INFORMATION GIVEN:

========

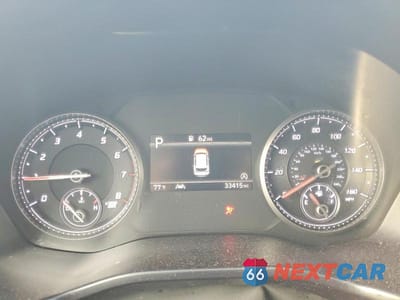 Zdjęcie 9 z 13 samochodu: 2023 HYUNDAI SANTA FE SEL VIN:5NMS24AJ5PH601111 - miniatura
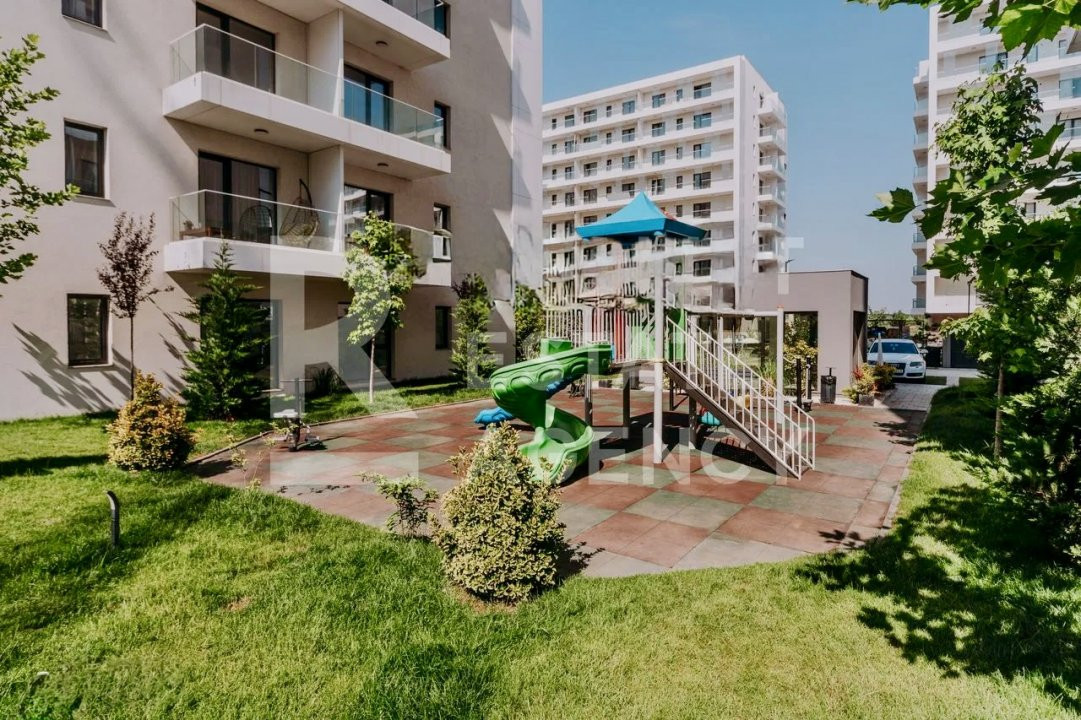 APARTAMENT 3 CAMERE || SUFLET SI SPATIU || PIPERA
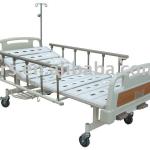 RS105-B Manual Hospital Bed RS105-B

========

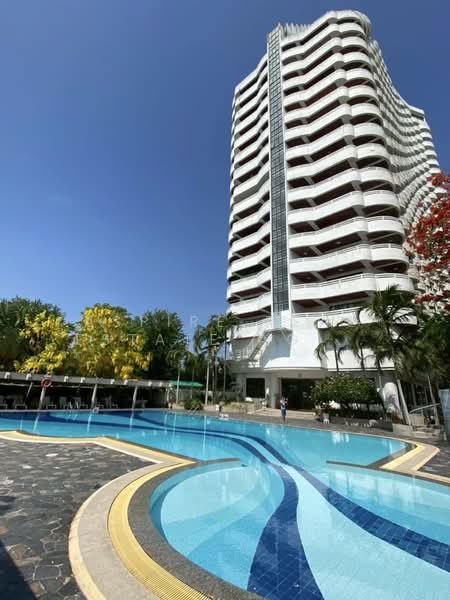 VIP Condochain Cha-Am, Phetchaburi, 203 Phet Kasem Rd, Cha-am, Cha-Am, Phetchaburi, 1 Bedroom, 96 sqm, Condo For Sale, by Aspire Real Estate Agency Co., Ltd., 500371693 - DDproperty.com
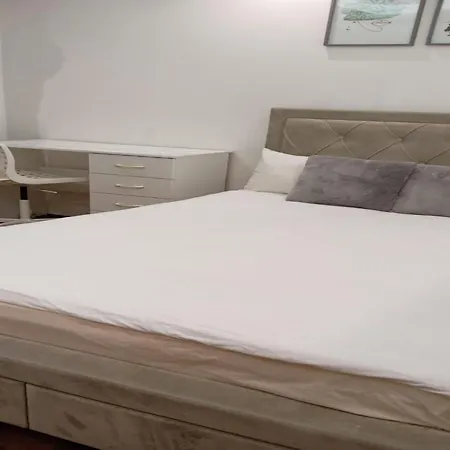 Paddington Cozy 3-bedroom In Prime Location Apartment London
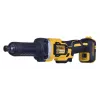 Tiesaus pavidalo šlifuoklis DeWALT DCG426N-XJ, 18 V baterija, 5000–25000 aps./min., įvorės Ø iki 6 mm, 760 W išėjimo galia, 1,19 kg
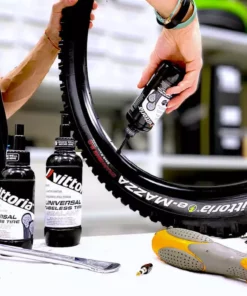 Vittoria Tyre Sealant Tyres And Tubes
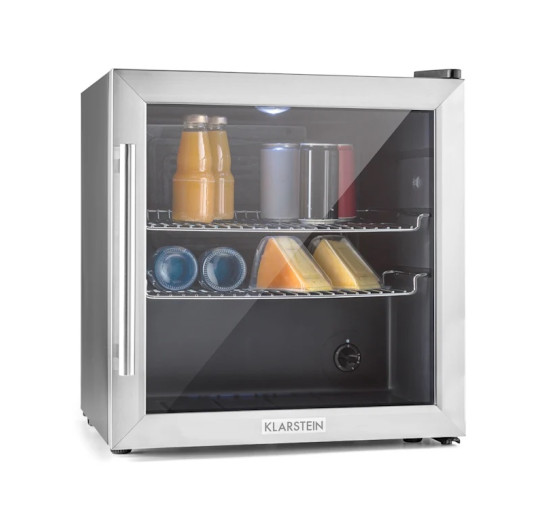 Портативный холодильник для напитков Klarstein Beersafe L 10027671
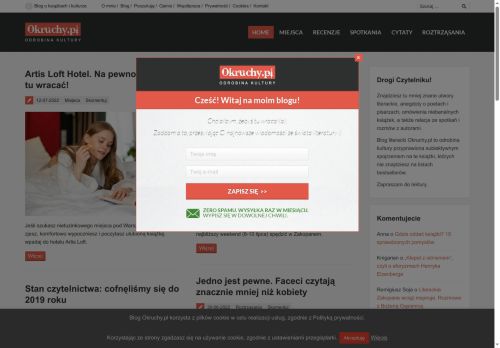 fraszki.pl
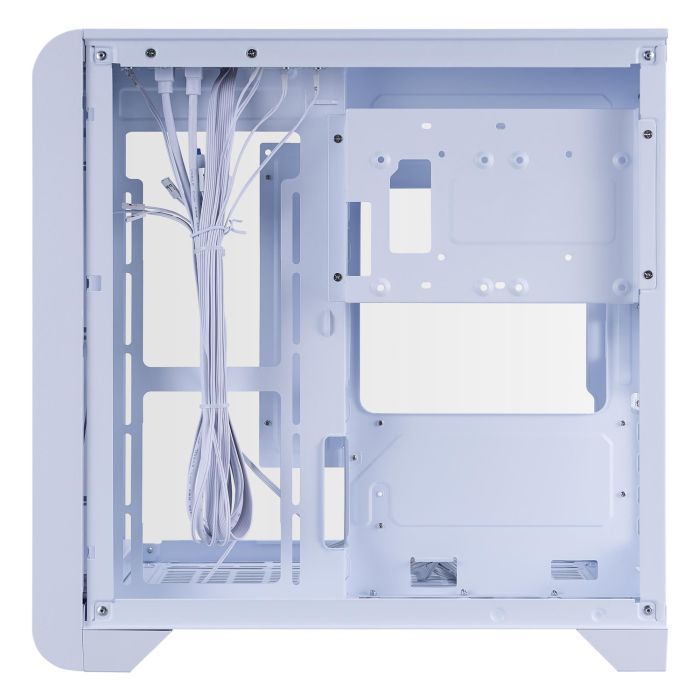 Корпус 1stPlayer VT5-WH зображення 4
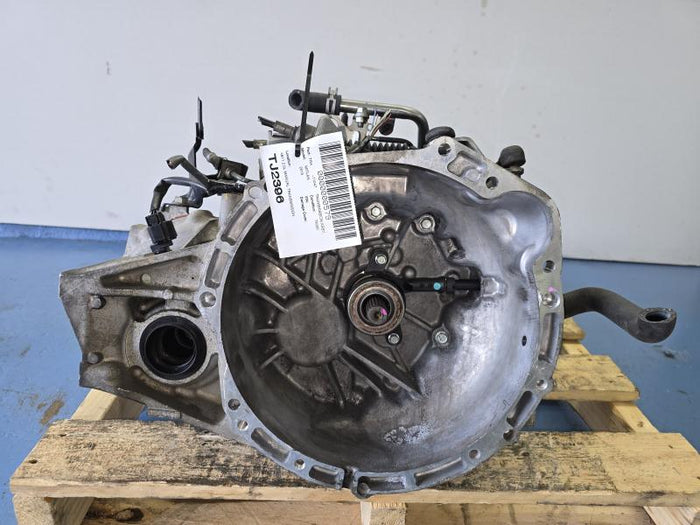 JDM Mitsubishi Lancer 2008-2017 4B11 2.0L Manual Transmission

========

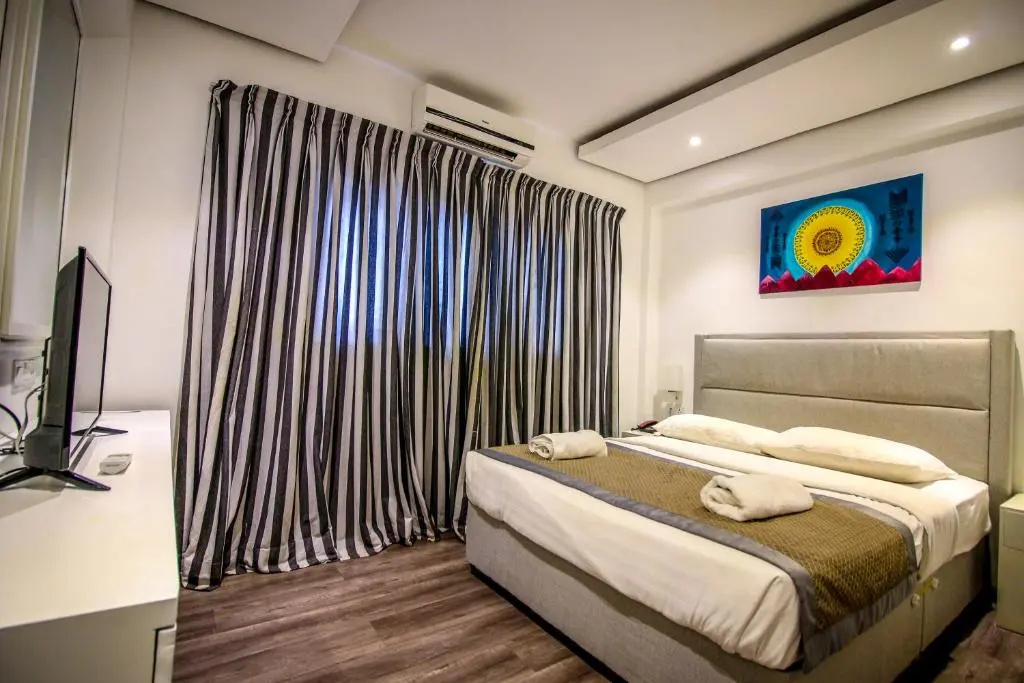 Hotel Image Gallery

========

EXERCISE INSTRUCTIONS:
Everything from the line with "Paddington Cozy 3-bedroom" down to the line with "JDM Mitsubishi Lancer" in the data above should be copied exactly, with both end lines kept and the pictures left out.

WRITTEN SOLUTION:
 Paddington Cozy 3-bedroom In Prime Location Apartment London
 Tiesaus pavidalo šlifuoklis DeWALT DCG426N-XJ, 18 V baterija, 5000–25000 aps./min., įvorės Ø iki 6 mm, 760 W išėjimo galia, 1,19 kg
 Vittoria Tyre Sealant Tyres And Tubes
 Портативный холодильник для напитков Klarstein Beersafe L 10027671
 fraszki.pl
 Корпус 1stPlayer VT5-WH зображення 4
 JDM Mitsubishi Lancer 2008-2017 4B11 2.0L Manual Transmission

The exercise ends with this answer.